By Paul Wood
URBANA — Floyd Bailey wondered for a couple days if he was crazy — or it was his doctor — before the Navy decided he was stable enough to join the submarine service.
Everybody on the boat volunteers; of the 25 men who volunteered to be in Bailey’s sub class, only two made it.
He had to make it through a week of tests in a psychiatric ward.
“I was beginning to think that maybe I was nuts, or maybe the doctor was. In the end, I decided that it wasn’t me,” he says.
He made the grade. The Dolphins, as sub crews call themselves, have a motto.
“In each submarine there are men who, in the hour of emergency or peril at sea, can turn to each other. These men are ultimately responsible to themselves and each other for all aspects of operation of their submarine. They are the crew. They are the ship.”
Bailey, 89, spent 30 years in the Navy in the submarine service, intelligence and recruiting.
“I did just about everything,” says Bailey, who later moved to Urbana to work as an administrator in the University of Illinois NROTC program.
A Wisconsin native, he enlisted in the Navy in 1945, just in time for World War II — to end.
He was in San Diego when the Japanese surrendered. But as a Dolphin, he took on dangerous duty as the boat tried out new techniques, including its first missile systems.
While stationed at sub school in New London, Conn., the sailors took train trips to New York City.
Bailey has a head for numbers, and remembers his pay: $31 a month. But in New York, he could stay at the YMCA for 50 cents a night.
Back in San Diego, his first sub was the USS Chopper.
Because World War II veterans were returning to peacetime lives, the subs were operating with half crews.
“There was never a dull moment,” he says.
He later served on a sub tender, a ship that supplied the boats, before moving on to temporary duty on the USS Pomodon, which set an underwater speed record while “it made us bounce around like a cork.”
As “writer” on the sub, Bailey dealt with records and correspondence.
“That included court-martials,” he says, adding that they were rare on subs — “unless somebody did something pretty bad.”
His service on the USS Carbonero involved the original guided missile program. Each boat had one missile, and at first, he says, they couldn’t be fired from depth.
The testing was at Port Hueneme, Calif., unless seas were too rough. Eventually, it was moved to Pearl Harbor, Hawaii, where Bailey says conditions were better.
At the start of the Korean War, the Carbonero received orders to sail there, but the order was canceled.
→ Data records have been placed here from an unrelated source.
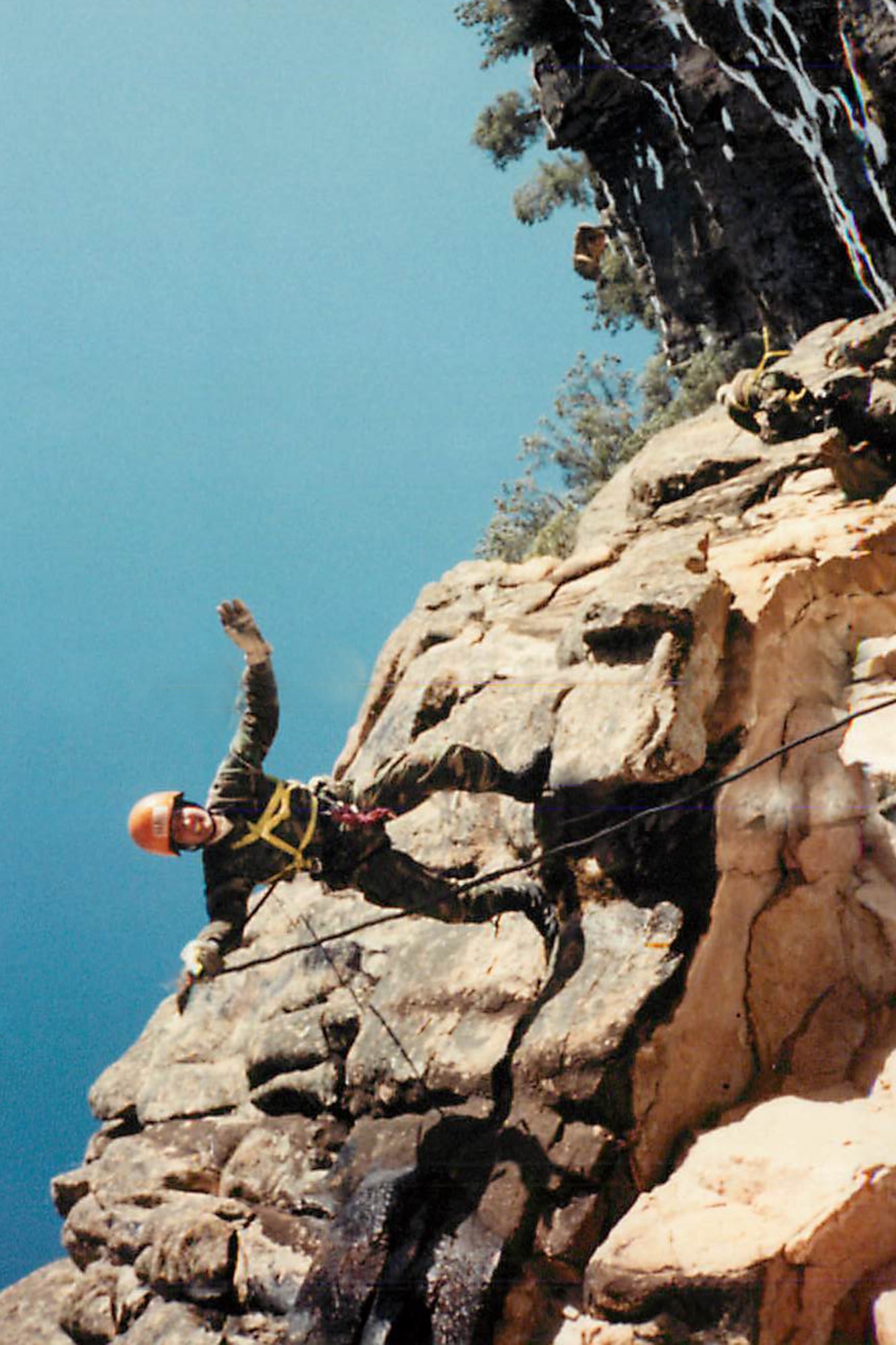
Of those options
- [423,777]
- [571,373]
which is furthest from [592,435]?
[423,777]

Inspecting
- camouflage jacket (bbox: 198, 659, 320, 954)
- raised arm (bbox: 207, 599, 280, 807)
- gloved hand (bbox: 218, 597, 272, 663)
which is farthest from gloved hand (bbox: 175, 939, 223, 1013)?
gloved hand (bbox: 218, 597, 272, 663)

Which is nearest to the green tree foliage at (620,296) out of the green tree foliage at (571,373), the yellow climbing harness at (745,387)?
the green tree foliage at (571,373)

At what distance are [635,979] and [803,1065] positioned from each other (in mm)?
1537

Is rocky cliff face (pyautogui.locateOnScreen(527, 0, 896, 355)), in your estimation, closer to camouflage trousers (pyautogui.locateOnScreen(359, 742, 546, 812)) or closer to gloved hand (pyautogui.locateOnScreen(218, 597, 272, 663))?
camouflage trousers (pyautogui.locateOnScreen(359, 742, 546, 812))

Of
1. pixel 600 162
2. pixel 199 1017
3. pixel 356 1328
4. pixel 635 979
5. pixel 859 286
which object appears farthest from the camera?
pixel 600 162

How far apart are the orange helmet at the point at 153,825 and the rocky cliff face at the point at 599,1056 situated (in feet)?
4.48

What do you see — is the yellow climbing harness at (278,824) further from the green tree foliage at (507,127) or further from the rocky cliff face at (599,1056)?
the green tree foliage at (507,127)

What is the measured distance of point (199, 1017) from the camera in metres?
8.88

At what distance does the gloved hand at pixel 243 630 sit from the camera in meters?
6.11

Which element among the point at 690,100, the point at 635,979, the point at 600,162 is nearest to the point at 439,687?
the point at 635,979

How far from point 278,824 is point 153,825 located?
2.92 feet

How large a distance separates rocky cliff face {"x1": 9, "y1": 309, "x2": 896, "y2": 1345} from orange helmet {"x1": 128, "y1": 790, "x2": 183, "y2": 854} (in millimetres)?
1365

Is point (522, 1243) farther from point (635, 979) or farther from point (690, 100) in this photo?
point (690, 100)

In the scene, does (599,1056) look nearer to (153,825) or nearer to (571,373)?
(153,825)
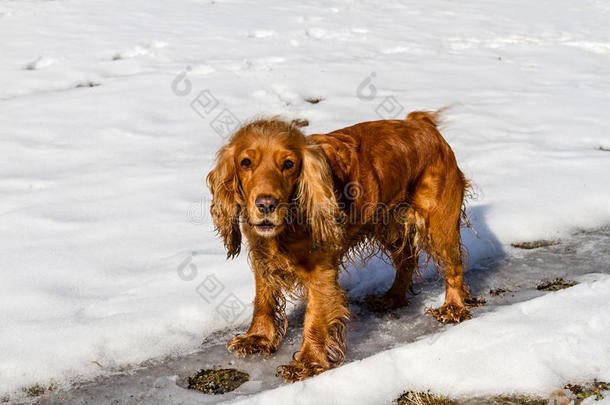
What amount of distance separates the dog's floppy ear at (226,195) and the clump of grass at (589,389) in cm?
185

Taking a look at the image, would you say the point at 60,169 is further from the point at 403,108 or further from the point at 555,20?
the point at 555,20

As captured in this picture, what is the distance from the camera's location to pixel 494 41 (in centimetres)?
1076

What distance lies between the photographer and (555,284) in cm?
392

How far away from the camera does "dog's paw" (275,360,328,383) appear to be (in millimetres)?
3029

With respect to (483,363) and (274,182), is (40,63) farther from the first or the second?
(483,363)

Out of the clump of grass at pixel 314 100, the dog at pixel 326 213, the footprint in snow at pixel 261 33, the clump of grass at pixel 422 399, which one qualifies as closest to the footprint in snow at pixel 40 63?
the footprint in snow at pixel 261 33

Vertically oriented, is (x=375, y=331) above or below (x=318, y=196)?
below

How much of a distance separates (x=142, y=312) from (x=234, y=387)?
85 cm

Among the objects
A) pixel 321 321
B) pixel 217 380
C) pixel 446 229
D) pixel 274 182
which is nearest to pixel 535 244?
pixel 446 229

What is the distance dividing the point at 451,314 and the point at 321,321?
3.05ft

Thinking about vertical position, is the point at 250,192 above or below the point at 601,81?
above

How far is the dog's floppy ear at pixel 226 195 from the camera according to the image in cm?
307

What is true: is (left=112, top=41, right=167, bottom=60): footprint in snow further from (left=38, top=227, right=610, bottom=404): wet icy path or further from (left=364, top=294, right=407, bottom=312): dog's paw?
(left=364, top=294, right=407, bottom=312): dog's paw

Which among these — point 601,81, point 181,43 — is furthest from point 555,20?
point 181,43
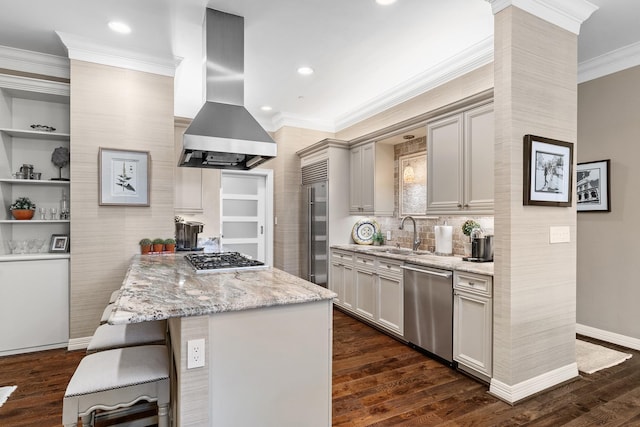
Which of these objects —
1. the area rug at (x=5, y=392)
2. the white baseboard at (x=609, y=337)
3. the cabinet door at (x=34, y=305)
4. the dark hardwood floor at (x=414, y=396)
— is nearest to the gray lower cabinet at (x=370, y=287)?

Shortly thereafter, Bailey was promoted to chief petty officer in San Diego.
His next assignment was in the Office of the Chief of Naval Operations at the Pentagon. He didn’t care for the muggy summers of Washington, D.C.
As an intelligence officer in Turkey, he went to Ankara, where he thought he’d be stationed, but ended up in Istanbul, where code-breaking technology was inferior. All the code machine training was wasted, he says.
But he did take photographs of Russian ships that proved useful to his superiors.
Bailey’s most dangerous moment turned out not to be on a sub.
Making a courier trip to Ankara, he returned on a military flight to Istanbul.
The pilot received take-off clearance, started down the runway, but had to shut down after losing one engine. The next plane was cleared for takeoff.
Over the Sea of Marmara, Bailey was seated in front of the emergency escape hatch.
It came open.
And Bailey nearly fell out of the plane when “the guy next to me pulled me back in.”
After that, he begged out of courier missions.
After his ROTC stint, Bailey retired from the Navy as a chief yeoman.
But he didn’t stop working. He worked at the J.C. Penney store in downtown Champaign (now The News-Gazette building) and later supervised the store room for the UI chemistry department.
He and wife Virginia raised three children.